Along with an internal faculty review committee, the provost, the vice provost for research and Adams agreed that the timing was right for a move toward new leadership to take the institute toward a broader mission.
“The past 10 years have been a dream job for me, tempered by the untimely passing of Rick Smalley,” Adams said. “Guided by Rick’s vision, we have grown the institute from 42 members in 2002 to 150 in 2011, encompassing 16 departments across the campus. The Smalley Institute is now primed for a higher-profile director who can drive it forward on the strength of Rice’s world-class faculty of nanoscientists and engineers.”
The review recommended ways the university can build on the institute’s successes, such as expanding its research focus even deeper into nanophotonics, nanomedicine, nanophysics and other areas of nanotechnology. Another recommendation involved pursuing more opportunities for collaborative research.
“Wade and his team have pioneered the collaborative model — with examples like LANCER and CONTACT — and have set the stage for Rice researchers to do more of what they do best:

VICKI COLVIN
solve humanity’s most pressing problems through science and engineering,” McLendon said.

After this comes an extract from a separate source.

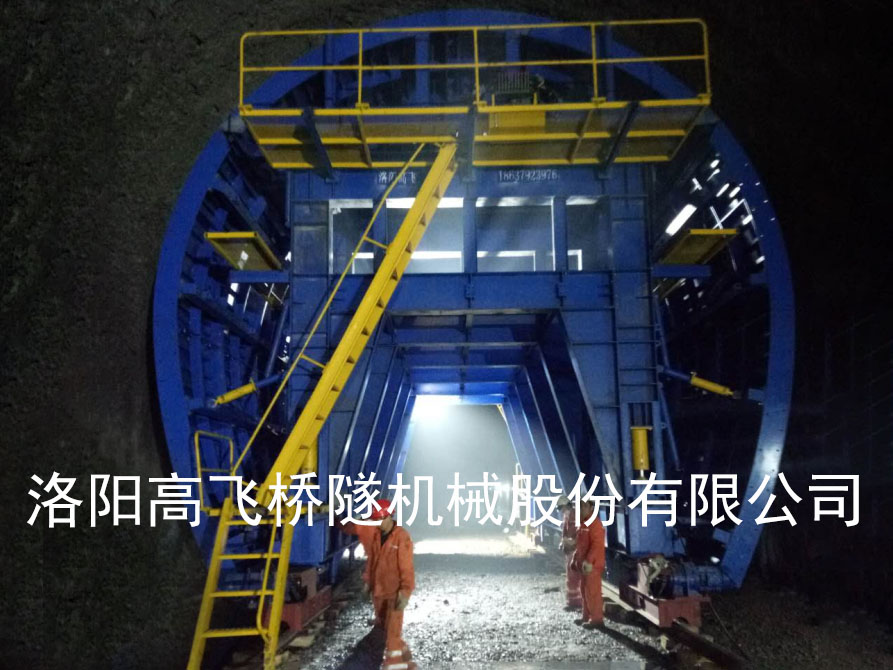 隧道二次襯砌與初襯的區(qū)別是什么？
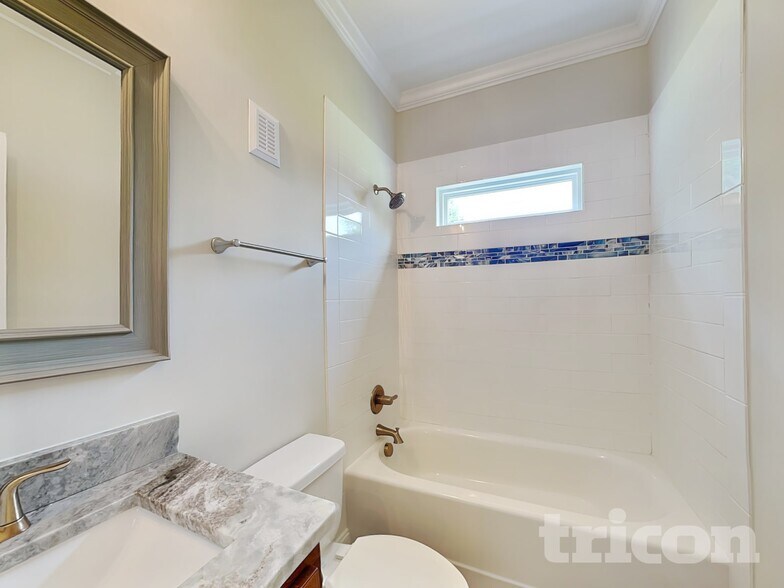 Building Photo - 210 Wildwood Loop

LANCER is a research center funded by the Lockheed Martin Corporation; CONTACT is a federally-funded consortium of Texas universities and national corporations that collaborate on nanoscale research to solve aerospace problems.
After Colvin was named vice provost for research, she began to transition out of her role as the Smalley Institute’s co-director. Colvin is Rice’s Kenneth S. Pitzer-Schlumberger Professor of Chemistry and professor of chemical and biomolecular engineering and also served as director of CBEN, the first academic research center dedicated to studying the interaction of nanomaterials with living organisms and ecosystems.
“Vicki spearheaded substantial international efforts that created consensus among industrial, regulatory, academic and nongovernmental leaders on the research agendas for safe nanotechnology,” McLendon said. “She also has advised Congress on nanotechnology and works with the National Academy of Sciences to fine-tune science-based regulatory policy.”
Adams, who spent 37½ years with the U.S. Air Force, retired in 2002 from his post as chief scientist of the Air Force Research Laboratory Materials Directorate to join Rice as director of what was then the Center for Nanoscale Science and Technology. He will begin his new role as associate dean of engineering in January.
“Wade provided the institute with great leadership after the death of its founder, Rick Smalley,” McLendon said. “He counseled students and organized many lecture series and events to help educate others about the increasingly important field of nanoscience. Just as importantly, he led the institute to new sources of funding and new relationships with industry and government, as well as serving as a vital public advocate for nanoscale research. The institute is as strong as it is today because of his leadership.”
Smalley received the Nobel Prize in chemistry with fellow Rice researcher and alumnus Robert Curl in 1996 for the discovery of buckminsterfullerene, which launched the new research field of nanotechnology. Smalley founded the Center for Nanoscale Science and Technology institute in 1993; Rice renamed the center as the Smalley Institute after his death in 2005.
“Wade brings additional leadership, enthusiasm and a great set of people and organizational skills to our engineering school, and I am really excited to have him join our team,” said Ned Thomas, the William and Stephanie Sick Dean of Engineering. “He will be instrumental in enhancing infrastructure development, fundraising, student leadership and engineering competitions.”